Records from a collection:
━━━━━━━━━━

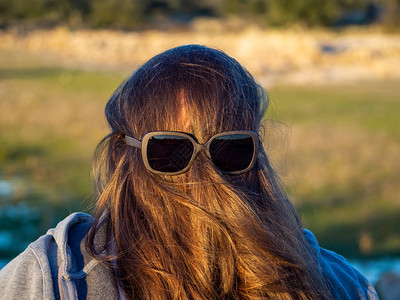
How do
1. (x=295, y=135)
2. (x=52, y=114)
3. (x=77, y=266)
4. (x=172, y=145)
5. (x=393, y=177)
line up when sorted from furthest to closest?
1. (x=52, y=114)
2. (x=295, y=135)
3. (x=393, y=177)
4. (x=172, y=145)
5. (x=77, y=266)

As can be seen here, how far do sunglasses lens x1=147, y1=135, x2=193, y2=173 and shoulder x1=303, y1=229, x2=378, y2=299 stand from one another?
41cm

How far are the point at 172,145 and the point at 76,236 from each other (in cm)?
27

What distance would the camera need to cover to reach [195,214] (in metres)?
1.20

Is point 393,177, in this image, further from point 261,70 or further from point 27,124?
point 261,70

━━━━━━━━━━

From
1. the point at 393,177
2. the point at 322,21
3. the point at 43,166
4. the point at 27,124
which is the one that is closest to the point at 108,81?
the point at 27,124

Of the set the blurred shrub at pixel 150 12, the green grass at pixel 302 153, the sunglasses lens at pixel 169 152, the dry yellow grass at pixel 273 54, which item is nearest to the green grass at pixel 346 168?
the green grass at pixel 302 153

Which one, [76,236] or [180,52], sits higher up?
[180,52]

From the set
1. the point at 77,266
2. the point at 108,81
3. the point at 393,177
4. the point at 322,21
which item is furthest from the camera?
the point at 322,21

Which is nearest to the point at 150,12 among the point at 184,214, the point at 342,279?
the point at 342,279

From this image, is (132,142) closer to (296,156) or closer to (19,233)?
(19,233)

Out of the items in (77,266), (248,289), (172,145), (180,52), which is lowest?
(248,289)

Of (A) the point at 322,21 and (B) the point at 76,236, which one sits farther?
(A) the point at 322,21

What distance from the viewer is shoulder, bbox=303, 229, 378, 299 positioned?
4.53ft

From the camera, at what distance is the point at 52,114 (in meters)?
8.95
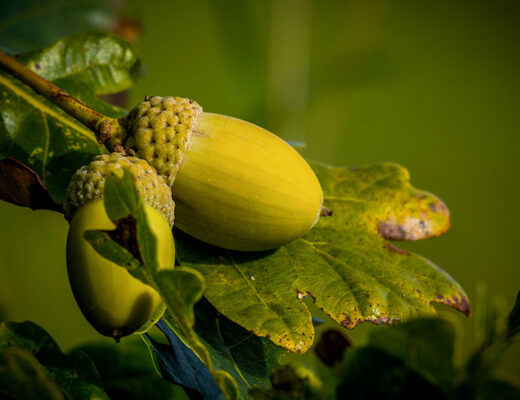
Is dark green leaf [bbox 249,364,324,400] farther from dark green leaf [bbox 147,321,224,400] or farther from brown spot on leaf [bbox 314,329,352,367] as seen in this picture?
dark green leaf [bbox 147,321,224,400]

━━━━━━━━━━

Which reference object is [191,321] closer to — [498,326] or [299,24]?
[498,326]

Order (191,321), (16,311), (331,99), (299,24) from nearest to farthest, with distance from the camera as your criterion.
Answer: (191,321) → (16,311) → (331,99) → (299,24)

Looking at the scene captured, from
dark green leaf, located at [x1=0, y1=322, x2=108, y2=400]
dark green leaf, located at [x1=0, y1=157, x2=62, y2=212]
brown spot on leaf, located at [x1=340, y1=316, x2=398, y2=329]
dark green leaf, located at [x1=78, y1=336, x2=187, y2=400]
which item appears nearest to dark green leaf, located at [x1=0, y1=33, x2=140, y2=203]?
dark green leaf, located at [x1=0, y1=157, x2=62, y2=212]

━━━━━━━━━━

- **PROMPT**
Identify every line in the entries above that contains the string "farther", and copy each of those lines in full. Matching is case-sensitive.

- **EXERCISE RESPONSE**
Of (A) the point at 322,21 and (B) the point at 76,236, which one sits farther?
Is dark green leaf [bbox 249,364,324,400] farther from dark green leaf [bbox 147,321,224,400] or farther from brown spot on leaf [bbox 314,329,352,367] as seen in this picture?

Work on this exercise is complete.